Distributed denial-of-service attack (DDoS attack)

A distributed denial-of-service attack (DDoS attack) is a malicious attempt to make an online service unavailable to the users. The attacker usually temporarily interrupts or suspends the services of its hosting server.

Why do hackers make DDoS attacks?

The most common purposes are:

  • Ideology – the “hacktivists” take down websites that they do not agree with;
  • Business feuds – businesses can use DDoS attacks to harm their competitors;
  • Wringing money – criminals can take down websites for extortion;
  • Cyberwarfare – governments can authorize DDoS attacks to damage an enemy’s infrastructure;
  • Simple boredom – cyber vandals can perform these attacks just for an adrenaline rush.

Common examples of DDoS attacks

  • UDP flooding

This DDoS attack floods a target with User Datagram Protocol (UDP) packets. The host repeatedly looks for applications associated with these datagrams. As no application is found, it replies with a “Destination Unreachable” packet.

  • SYN flooding

SYN flooding means that the attacker sends repeated Synchronize (SYN) packets to every port on the targeted server, often using a fake IP address. The server responds to each attempt with a Synchronize-Acknowledge (SYN-ACK) packet from each open port. But the malicious client does not send the expected Acknowledge (ACK) or never even receives the SYN-ACK.

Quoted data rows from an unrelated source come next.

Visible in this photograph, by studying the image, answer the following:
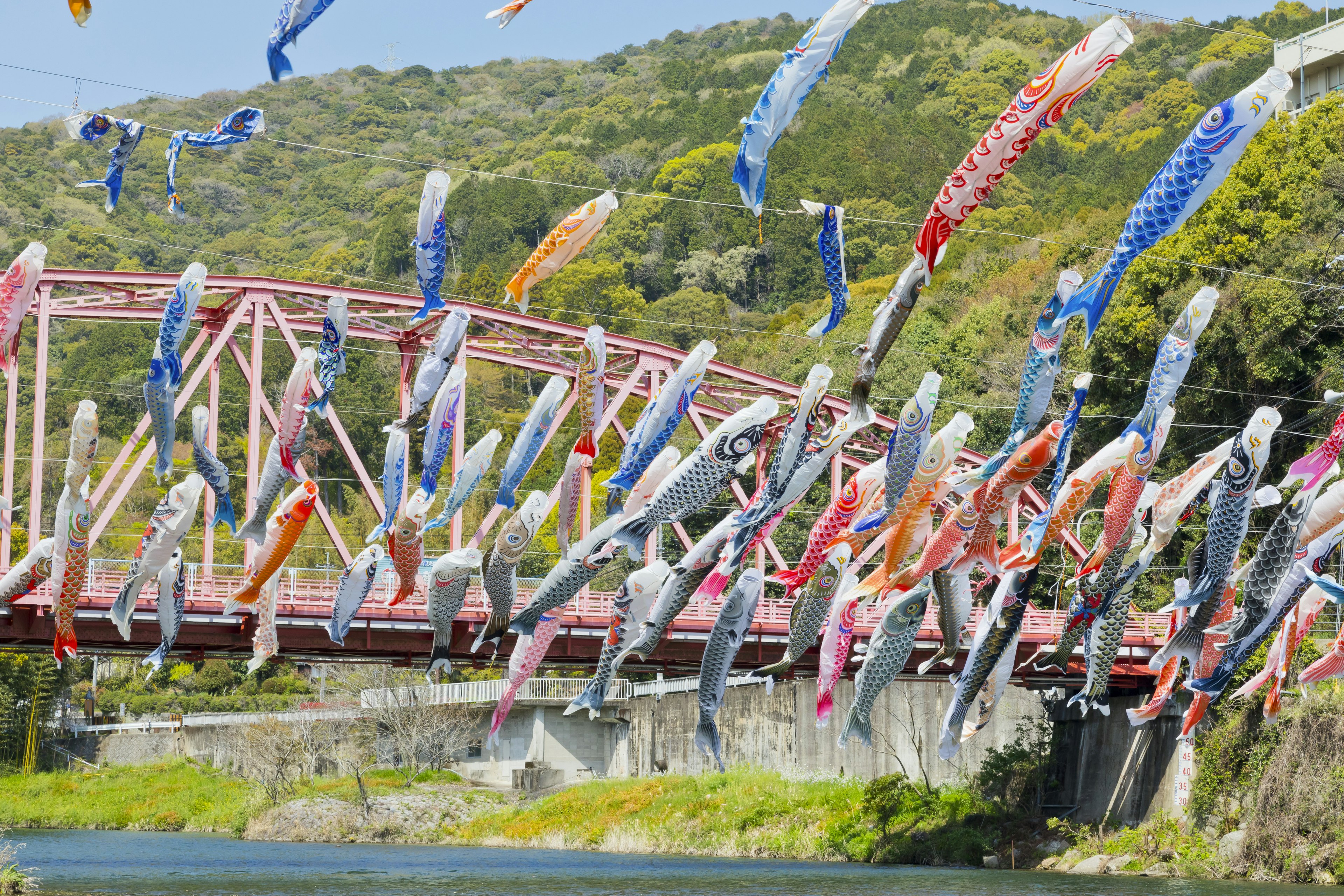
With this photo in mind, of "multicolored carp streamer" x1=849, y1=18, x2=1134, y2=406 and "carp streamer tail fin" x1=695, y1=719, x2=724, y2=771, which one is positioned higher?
"multicolored carp streamer" x1=849, y1=18, x2=1134, y2=406

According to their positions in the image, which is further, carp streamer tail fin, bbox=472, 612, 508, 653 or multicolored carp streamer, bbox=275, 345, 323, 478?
carp streamer tail fin, bbox=472, 612, 508, 653

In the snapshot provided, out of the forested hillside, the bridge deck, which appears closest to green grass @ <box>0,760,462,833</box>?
the forested hillside

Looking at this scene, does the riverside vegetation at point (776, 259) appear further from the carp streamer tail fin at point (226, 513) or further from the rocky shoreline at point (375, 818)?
the carp streamer tail fin at point (226, 513)

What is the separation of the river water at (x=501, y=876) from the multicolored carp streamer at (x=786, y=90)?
16351 mm

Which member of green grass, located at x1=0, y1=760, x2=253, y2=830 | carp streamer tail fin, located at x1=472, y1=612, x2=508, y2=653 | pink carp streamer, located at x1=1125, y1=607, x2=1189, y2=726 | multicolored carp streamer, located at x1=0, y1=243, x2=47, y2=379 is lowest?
green grass, located at x1=0, y1=760, x2=253, y2=830

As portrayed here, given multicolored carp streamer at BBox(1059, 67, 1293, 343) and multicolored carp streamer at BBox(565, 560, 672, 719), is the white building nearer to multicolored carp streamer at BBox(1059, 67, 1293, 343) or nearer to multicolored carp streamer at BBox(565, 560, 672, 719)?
multicolored carp streamer at BBox(1059, 67, 1293, 343)

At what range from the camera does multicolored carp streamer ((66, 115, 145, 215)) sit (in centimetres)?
2128

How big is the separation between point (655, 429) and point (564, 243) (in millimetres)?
2754

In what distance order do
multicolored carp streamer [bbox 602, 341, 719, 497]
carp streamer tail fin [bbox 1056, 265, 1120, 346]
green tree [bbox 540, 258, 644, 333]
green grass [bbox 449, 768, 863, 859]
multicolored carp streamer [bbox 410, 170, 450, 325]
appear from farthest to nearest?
green tree [bbox 540, 258, 644, 333] → green grass [bbox 449, 768, 863, 859] → multicolored carp streamer [bbox 602, 341, 719, 497] → multicolored carp streamer [bbox 410, 170, 450, 325] → carp streamer tail fin [bbox 1056, 265, 1120, 346]

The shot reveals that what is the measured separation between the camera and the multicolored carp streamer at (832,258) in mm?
18609

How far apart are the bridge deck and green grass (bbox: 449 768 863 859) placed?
7.41 m

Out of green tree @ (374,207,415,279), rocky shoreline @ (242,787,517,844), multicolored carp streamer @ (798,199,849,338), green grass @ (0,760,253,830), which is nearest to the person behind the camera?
multicolored carp streamer @ (798,199,849,338)

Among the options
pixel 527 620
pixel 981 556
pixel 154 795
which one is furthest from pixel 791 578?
pixel 154 795

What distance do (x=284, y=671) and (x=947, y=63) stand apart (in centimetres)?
6810
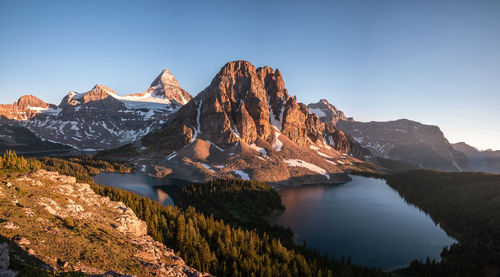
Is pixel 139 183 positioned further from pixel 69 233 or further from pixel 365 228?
pixel 69 233

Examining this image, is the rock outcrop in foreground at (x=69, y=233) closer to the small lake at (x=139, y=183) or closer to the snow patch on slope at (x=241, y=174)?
the small lake at (x=139, y=183)

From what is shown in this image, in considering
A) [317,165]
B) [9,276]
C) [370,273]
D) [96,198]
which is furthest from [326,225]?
[317,165]

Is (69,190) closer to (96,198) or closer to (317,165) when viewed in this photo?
(96,198)

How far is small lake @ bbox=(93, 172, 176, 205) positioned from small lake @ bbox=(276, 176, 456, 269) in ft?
187

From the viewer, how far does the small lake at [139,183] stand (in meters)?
110

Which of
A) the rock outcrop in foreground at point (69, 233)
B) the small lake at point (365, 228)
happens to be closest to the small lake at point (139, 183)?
the small lake at point (365, 228)

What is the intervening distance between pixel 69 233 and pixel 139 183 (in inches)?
4650

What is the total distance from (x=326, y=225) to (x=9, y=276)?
81.1 metres

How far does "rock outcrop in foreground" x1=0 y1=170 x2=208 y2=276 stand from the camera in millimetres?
19094

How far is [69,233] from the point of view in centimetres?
2359

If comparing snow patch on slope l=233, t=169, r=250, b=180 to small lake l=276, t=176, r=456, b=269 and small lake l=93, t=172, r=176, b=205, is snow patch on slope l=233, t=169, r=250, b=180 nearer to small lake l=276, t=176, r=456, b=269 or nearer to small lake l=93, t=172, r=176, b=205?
small lake l=276, t=176, r=456, b=269

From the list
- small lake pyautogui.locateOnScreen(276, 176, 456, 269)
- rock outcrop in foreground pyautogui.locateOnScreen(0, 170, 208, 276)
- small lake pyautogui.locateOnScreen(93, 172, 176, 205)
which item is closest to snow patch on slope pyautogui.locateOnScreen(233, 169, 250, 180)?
small lake pyautogui.locateOnScreen(276, 176, 456, 269)

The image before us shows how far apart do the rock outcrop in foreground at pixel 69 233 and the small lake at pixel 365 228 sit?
49621mm

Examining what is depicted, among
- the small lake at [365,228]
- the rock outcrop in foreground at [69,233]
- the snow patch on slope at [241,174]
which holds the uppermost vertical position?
the rock outcrop in foreground at [69,233]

During this time, a server cannot close down the connection and before the connection can time out, another SYN packet will arrive. This means that an increasingly large number of connections are half-open. As a result, the service to legitimate clients will be denied, and the server may malfunction or crash.

  • HTTP flooding

In this type of attack, the hacker uses legitimate-looking HTTP GET (requesting data from a resource) or HTTP POST (sending data to a server to create/update a resource) requests to attack a web server or application. The target becomes flooded by requests, so it is unable to respond to normal traffic. As a result, a denial-of-service will occur for the actual user requests.

Tactics to prevent a DDoS attack

First of all, companies need to have a response plan for possible denial-of-service situations. Their data centres should be prepared, and the teams aware of their responsibilities. Second, it is important to maintain a strong network architecture, and to secure the infrastructure, using advanced intrusion prevention and threat management systems. 

The most basic countermeasure is to allow as little user error as possible. This means solid security practices that help keep business networks from being compromised. These measures alone do not stop the DDoS attacks but serve as a critical foundation for security.